The financial statements were the first to be produced under International Financial Reporting Standards. This in itself was a major change to the accounting regime and had required the restating of the Balance Sheets for 2008/09 and 2009/10 and of the Comprehensive Income and Expenditure Statement for 2009/10.
The Council prepared well for the introduction of IFRS and produced the draft financial statements in time for the statutory deadline of 30 June. There were a large number of errors and inconsistencies in the statements, mainly due to IFRS adoption and stock transfer, including some material errors.
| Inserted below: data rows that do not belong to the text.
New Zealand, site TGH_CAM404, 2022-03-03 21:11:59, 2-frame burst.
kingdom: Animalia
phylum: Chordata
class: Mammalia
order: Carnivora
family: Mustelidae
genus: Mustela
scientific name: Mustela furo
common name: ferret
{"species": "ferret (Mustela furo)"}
In conclusion the following would be added:-
It must record the Committee's gratitude to the Head of Internal Audit and wish him well in his retirement. His contribution and that of all of the staff involved in the provision, monitoring and control of the Governance and management of the affairs of the Authority had ensured that:-
'The Council has a sound, effective system of internal control. The Audit Committee is now well established with comprehensive terms of reference. The Audit Committee has responsibility for risk management, internal control and financial reporting. The Chair of the Audit Committee prepares an annual report on the Committee's work for presentation to Cabinet. Effective corporate and ethical governance is critical to an authoritys performance and to demonstrating continuous improvement it is therefore, a fundamental element of the modernization agenda. Probity and high standards are an inherent part of corporate/ethical governance. They are also priorities in Law and Democracys Service Plan and in the Council Plan.'
|Members were presented with the Diary of Meetings and Work Programme for the Audit Committee for 2011/12.|
|Members were presented with the draft Diary of Meetings and Work Programme for the Audit Committee for 2012/13.|
Members agreed that the two scheduled meetings for 16th April 2012 and 21st 2012 be cancelled and the work programme for 2012/13 be agreed.